What lies behind the refusal to implement the welfare cuts by Sinn Fein and the SDLP? Is this a principled stand taken in the interests of the poor and vulnerable or just opportunistic grandstanding? An examination of events suggests it is the latter. Sinn Fein have twice signed up to implement welfare reform – most recently in the Stormont House Agreement, along with all the Executive parties – only to retreat afterwards when faced with threats to their electoral prospects.

A key aim of the Sinn Fein leadership is to be in government – and potentially the largest party – on both sides of the border in the wake of Southern general and Assembly elections in 2016, the centenary of the Easter Rising. This would be hugely symbolic and give the impression that the march towards a united Ireland continues. In the South, Sinn Fein’s rise in the polls has been based upon posing as an anti-austerity party. Implementation of brutal attacks on the disabled, sick and vulnerable at Stormont would be used to damage this image and would be hugely unpopular amongst their working class support base in the North. Faced with this reality, they have felt forced to posture on this issue. The SDLP understands that there are few votes to be won by being the pro-austerity nationalist party and have had to follow suit.

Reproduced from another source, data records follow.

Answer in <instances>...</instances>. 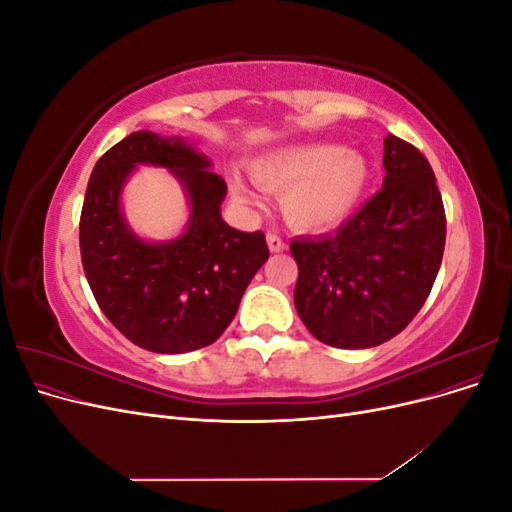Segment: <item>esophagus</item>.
<instances>
[{
  "instance_id": "1",
  "label": "esophagus",
  "mask_w": 512,
  "mask_h": 512,
  "mask_svg": "<svg viewBox=\"0 0 512 512\" xmlns=\"http://www.w3.org/2000/svg\"><path fill=\"white\" fill-rule=\"evenodd\" d=\"M267 245H269V250L271 252H284L286 250V243H284V239L280 237V235H275V232H267Z\"/></svg>"
}]
</instances>
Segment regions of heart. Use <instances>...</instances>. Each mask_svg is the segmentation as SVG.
<instances>
[{
  "label": "heart",
  "instance_id": "b5f03b06",
  "mask_svg": "<svg viewBox=\"0 0 512 512\" xmlns=\"http://www.w3.org/2000/svg\"><path fill=\"white\" fill-rule=\"evenodd\" d=\"M252 175L267 190L284 192L282 207L292 226L327 230L346 222L361 205L369 166L359 153L316 143L271 151L252 164ZM230 183L243 203H256V194L237 175Z\"/></svg>",
  "mask_w": 512,
  "mask_h": 512
}]
</instances>
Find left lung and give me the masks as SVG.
<instances>
[{"mask_svg": "<svg viewBox=\"0 0 512 512\" xmlns=\"http://www.w3.org/2000/svg\"><path fill=\"white\" fill-rule=\"evenodd\" d=\"M382 190L335 232L294 239V307L333 348H374L404 331L442 265L446 215L436 175L414 145L384 138Z\"/></svg>", "mask_w": 512, "mask_h": 512, "instance_id": "1", "label": "left lung"}]
</instances>
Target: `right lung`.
<instances>
[{
  "label": "right lung",
  "instance_id": "obj_1",
  "mask_svg": "<svg viewBox=\"0 0 512 512\" xmlns=\"http://www.w3.org/2000/svg\"><path fill=\"white\" fill-rule=\"evenodd\" d=\"M138 163L168 167L191 200L177 240L136 238L120 211V190ZM181 136L134 132L96 162L87 183L79 241L91 292L121 335L158 354L205 348L235 318L243 292L269 258L265 235L222 220L226 183Z\"/></svg>",
  "mask_w": 512,
  "mask_h": 512
}]
</instances>
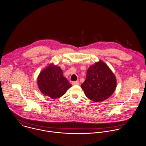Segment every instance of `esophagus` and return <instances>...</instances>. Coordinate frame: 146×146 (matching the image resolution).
I'll list each match as a JSON object with an SVG mask.
<instances>
[{"instance_id":"34e87169","label":"esophagus","mask_w":146,"mask_h":146,"mask_svg":"<svg viewBox=\"0 0 146 146\" xmlns=\"http://www.w3.org/2000/svg\"><path fill=\"white\" fill-rule=\"evenodd\" d=\"M72 85H78L79 84V82L78 81H74L72 82Z\"/></svg>"}]
</instances>
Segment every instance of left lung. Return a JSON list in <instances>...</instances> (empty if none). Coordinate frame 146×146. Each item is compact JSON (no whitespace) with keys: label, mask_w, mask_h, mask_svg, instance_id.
Listing matches in <instances>:
<instances>
[{"label":"left lung","mask_w":146,"mask_h":146,"mask_svg":"<svg viewBox=\"0 0 146 146\" xmlns=\"http://www.w3.org/2000/svg\"><path fill=\"white\" fill-rule=\"evenodd\" d=\"M116 85L114 74L104 62L99 61L89 67L86 80L81 87L87 97L97 102L111 96Z\"/></svg>","instance_id":"8db88e82"}]
</instances>
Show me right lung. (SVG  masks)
<instances>
[{
	"label": "right lung",
	"mask_w": 146,
	"mask_h": 146,
	"mask_svg": "<svg viewBox=\"0 0 146 146\" xmlns=\"http://www.w3.org/2000/svg\"><path fill=\"white\" fill-rule=\"evenodd\" d=\"M41 92L52 99L61 97L71 87L59 67L50 64L42 70L37 80Z\"/></svg>",
	"instance_id": "obj_1"
}]
</instances>
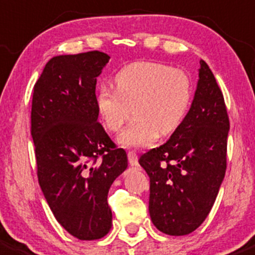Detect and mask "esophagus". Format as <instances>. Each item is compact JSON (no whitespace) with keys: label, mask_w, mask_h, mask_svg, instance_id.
Segmentation results:
<instances>
[{"label":"esophagus","mask_w":255,"mask_h":255,"mask_svg":"<svg viewBox=\"0 0 255 255\" xmlns=\"http://www.w3.org/2000/svg\"><path fill=\"white\" fill-rule=\"evenodd\" d=\"M128 163H130L131 166L136 167L138 164V158H137V154H136V152L128 151Z\"/></svg>","instance_id":"34e87169"}]
</instances>
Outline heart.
<instances>
[{"mask_svg": "<svg viewBox=\"0 0 255 255\" xmlns=\"http://www.w3.org/2000/svg\"><path fill=\"white\" fill-rule=\"evenodd\" d=\"M114 83L115 91L99 89L96 106L102 124L112 132L120 130L132 109L135 119L118 137L122 146L148 147L157 135H170L184 122L193 96L191 81L184 71L138 61L118 71Z\"/></svg>", "mask_w": 255, "mask_h": 255, "instance_id": "obj_1", "label": "heart"}]
</instances>
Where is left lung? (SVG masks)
Here are the masks:
<instances>
[{
    "instance_id": "8db88e82",
    "label": "left lung",
    "mask_w": 255,
    "mask_h": 255,
    "mask_svg": "<svg viewBox=\"0 0 255 255\" xmlns=\"http://www.w3.org/2000/svg\"><path fill=\"white\" fill-rule=\"evenodd\" d=\"M228 131L224 94L201 60L184 122L138 159L149 177L148 211L157 230L184 236L205 221L225 178Z\"/></svg>"
}]
</instances>
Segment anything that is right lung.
<instances>
[{"mask_svg":"<svg viewBox=\"0 0 255 255\" xmlns=\"http://www.w3.org/2000/svg\"><path fill=\"white\" fill-rule=\"evenodd\" d=\"M110 56L101 51L50 59L31 102L38 179L57 222L73 237L93 241L112 228L113 182L128 168L98 123L97 77Z\"/></svg>","mask_w":255,"mask_h":255,"instance_id":"right-lung-1","label":"right lung"}]
</instances>
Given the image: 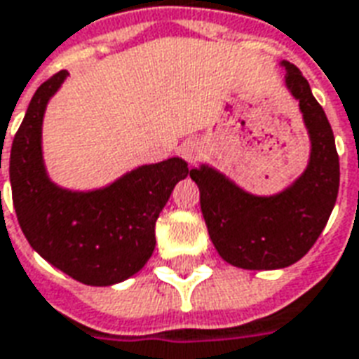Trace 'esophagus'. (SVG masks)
Here are the masks:
<instances>
[{"mask_svg":"<svg viewBox=\"0 0 359 359\" xmlns=\"http://www.w3.org/2000/svg\"><path fill=\"white\" fill-rule=\"evenodd\" d=\"M201 154V146L196 140H187L180 144V156L187 159L188 163H196Z\"/></svg>","mask_w":359,"mask_h":359,"instance_id":"obj_1","label":"esophagus"}]
</instances>
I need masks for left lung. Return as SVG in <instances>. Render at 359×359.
Masks as SVG:
<instances>
[{
  "mask_svg": "<svg viewBox=\"0 0 359 359\" xmlns=\"http://www.w3.org/2000/svg\"><path fill=\"white\" fill-rule=\"evenodd\" d=\"M281 65L312 140L301 179L278 196L259 198L211 167L190 171L213 245L224 261L245 270H276L301 261L323 232L339 194V154L327 116L301 70Z\"/></svg>",
  "mask_w": 359,
  "mask_h": 359,
  "instance_id": "8db88e82",
  "label": "left lung"
}]
</instances>
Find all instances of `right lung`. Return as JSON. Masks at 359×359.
I'll list each match as a JSON object with an SVG mask.
<instances>
[{"instance_id":"1","label":"right lung","mask_w":359,"mask_h":359,"mask_svg":"<svg viewBox=\"0 0 359 359\" xmlns=\"http://www.w3.org/2000/svg\"><path fill=\"white\" fill-rule=\"evenodd\" d=\"M66 76L60 70L39 85L13 139V205L26 240L45 261L85 285H112L137 274L152 257L156 220L175 184L188 175V163L171 158L142 165L95 192L55 187L41 159V121Z\"/></svg>"}]
</instances>
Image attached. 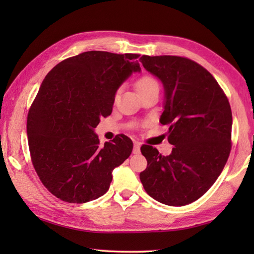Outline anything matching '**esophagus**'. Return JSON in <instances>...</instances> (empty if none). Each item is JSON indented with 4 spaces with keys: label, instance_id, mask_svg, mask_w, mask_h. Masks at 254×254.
<instances>
[{
    "label": "esophagus",
    "instance_id": "esophagus-1",
    "mask_svg": "<svg viewBox=\"0 0 254 254\" xmlns=\"http://www.w3.org/2000/svg\"><path fill=\"white\" fill-rule=\"evenodd\" d=\"M141 144L137 141H134V148H133V154H139L141 153Z\"/></svg>",
    "mask_w": 254,
    "mask_h": 254
}]
</instances>
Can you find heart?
<instances>
[{"mask_svg":"<svg viewBox=\"0 0 254 254\" xmlns=\"http://www.w3.org/2000/svg\"><path fill=\"white\" fill-rule=\"evenodd\" d=\"M154 85H158L157 80H156L154 77L146 75V76H143L139 78L136 82L135 86H136L137 91H141V90L146 89V88L150 87V86H154Z\"/></svg>","mask_w":254,"mask_h":254,"instance_id":"heart-1","label":"heart"}]
</instances>
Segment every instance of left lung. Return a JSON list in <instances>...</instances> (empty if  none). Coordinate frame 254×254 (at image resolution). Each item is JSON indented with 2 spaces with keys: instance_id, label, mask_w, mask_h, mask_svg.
I'll use <instances>...</instances> for the list:
<instances>
[{
  "instance_id": "8db88e82",
  "label": "left lung",
  "mask_w": 254,
  "mask_h": 254,
  "mask_svg": "<svg viewBox=\"0 0 254 254\" xmlns=\"http://www.w3.org/2000/svg\"><path fill=\"white\" fill-rule=\"evenodd\" d=\"M139 61L164 85L159 121L169 126L168 142L174 145L169 156L143 145L147 168L139 179L156 201L183 206L206 193L227 163L233 127L229 101L213 75L190 59L142 56Z\"/></svg>"
}]
</instances>
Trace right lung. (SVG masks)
Here are the masks:
<instances>
[{
  "instance_id": "obj_1",
  "label": "right lung",
  "mask_w": 254,
  "mask_h": 254,
  "mask_svg": "<svg viewBox=\"0 0 254 254\" xmlns=\"http://www.w3.org/2000/svg\"><path fill=\"white\" fill-rule=\"evenodd\" d=\"M139 55L87 51L47 74L28 112L34 168L48 191L67 203H86L109 190L112 170L128 158L131 138L119 134L99 145L95 127L111 115L118 88L141 72Z\"/></svg>"
}]
</instances>
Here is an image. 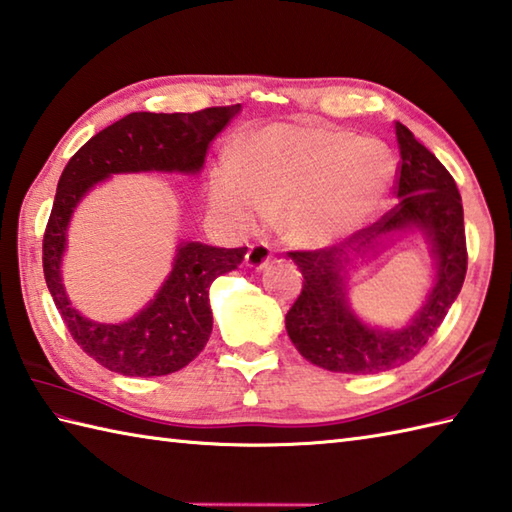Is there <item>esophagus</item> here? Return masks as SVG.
I'll use <instances>...</instances> for the list:
<instances>
[{
	"label": "esophagus",
	"mask_w": 512,
	"mask_h": 512,
	"mask_svg": "<svg viewBox=\"0 0 512 512\" xmlns=\"http://www.w3.org/2000/svg\"><path fill=\"white\" fill-rule=\"evenodd\" d=\"M269 258H271V247L267 243H254V245H249V249H247L245 265L249 269L260 271L269 263Z\"/></svg>",
	"instance_id": "esophagus-1"
}]
</instances>
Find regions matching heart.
I'll return each mask as SVG.
<instances>
[{"mask_svg": "<svg viewBox=\"0 0 512 512\" xmlns=\"http://www.w3.org/2000/svg\"><path fill=\"white\" fill-rule=\"evenodd\" d=\"M395 181L389 145L329 125H269L210 176L214 210L234 227L283 212L291 243L322 247L373 221Z\"/></svg>", "mask_w": 512, "mask_h": 512, "instance_id": "b5f03b06", "label": "heart"}]
</instances>
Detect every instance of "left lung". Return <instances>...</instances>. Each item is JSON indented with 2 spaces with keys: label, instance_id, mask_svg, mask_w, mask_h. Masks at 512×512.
Wrapping results in <instances>:
<instances>
[{
  "label": "left lung",
  "instance_id": "left-lung-1",
  "mask_svg": "<svg viewBox=\"0 0 512 512\" xmlns=\"http://www.w3.org/2000/svg\"><path fill=\"white\" fill-rule=\"evenodd\" d=\"M395 137L400 148L398 205L340 245L289 252L305 283L287 311L285 327L300 356L327 371L369 375L413 360L442 325L464 285L468 265L464 207L453 176L400 121L395 123ZM413 228L430 243L438 269L436 283L404 328H369L348 305V267L356 257L377 253V247L395 233Z\"/></svg>",
  "mask_w": 512,
  "mask_h": 512
}]
</instances>
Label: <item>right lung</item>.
<instances>
[{
    "label": "right lung",
    "instance_id": "add662e5",
    "mask_svg": "<svg viewBox=\"0 0 512 512\" xmlns=\"http://www.w3.org/2000/svg\"><path fill=\"white\" fill-rule=\"evenodd\" d=\"M241 103L198 112H132L81 145L61 172L44 234V276L52 300L79 347L121 375L152 378L187 367L210 340V285L243 263L247 247L225 249L179 243L170 276L137 316L108 325L81 316L61 283V258L72 212L97 183L112 174H196L212 139L232 121Z\"/></svg>",
    "mask_w": 512,
    "mask_h": 512
}]
</instances>
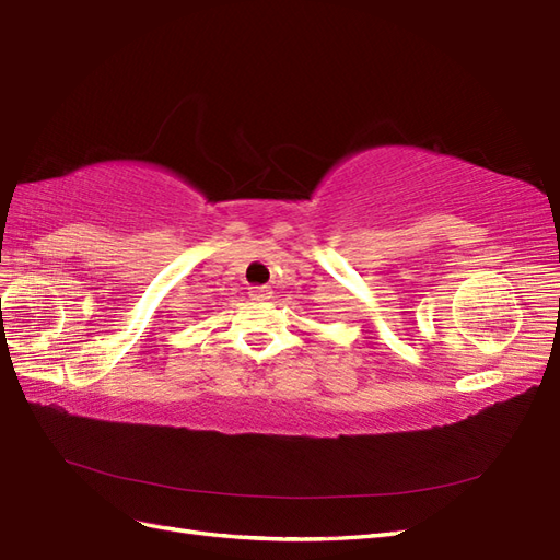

Sinn Fein’s concerns for their 2016 project were reinforced by the Westminster election results. Their share of the vote dropped overall, they failed to take any of their target seats and lost the knife-edge Fermanagh & South Tyrone seat to the UUP. In their heartland of West Belfast, they took a humiliating blow with their vote dropping 17% and People Before Profit’s Gerry Carroll coming second. This was a warning that their role in implementing austerity could see them threatened by forces to their left. While the SDLP held all its seats, their vote also fell, particularly sharply in Alasdair McDonnell’s South Belfast constituency. Ever since the Good Friday Agreement, nationalist parties have traded off the notion that the Catholic community was moving forward politically and that life would improve economically. This has worn thin in the face of the real conditions facing working class people.

It is unclear how things may develop. Sinn Fein and the SDLP may feel it is not in their interests to implement welfare reform in advance of Assembly elections which are now less than a year away, even if that meant a temporary collapse of the Executive. The Tory government – emboldened by its election victory and determined to drive forward with austerity – is unlikely to make significant concessions, given the signal this would send to the devolved institutions in Scotland and Wales. It is possible, however, that some small concessions could be made, some “new” money found which Sinn Fein and the SDLP can claim as a victory. Alternatively, the Westminster government may impose welfare reform over the heads of the Assembly Executive, allowing the local politicians to wash their hands of responsibility.

What is clear is that Sinn Fein and the SDLP have no strategy to defeat the cuts, only to spread them across other public services. They embrace the logic of austerity, signing up – along with the unionist parties and Alliance – to 20,000 job losses at Stormont House and championing a cut to corporation tax which would transfer hundreds of millions from public services to the profits of big business. It is up to the trade union movement, independent of any of the sectarian parties, to lead the way in resisting welfare reform and all the cuts to jobs and services. Only a determined fightback involving industrial action, mobilising support from the communities and linking up with those facing the same attacks in Scotland, England and Wales can protect the most vulnerable and derail the austerity agenda.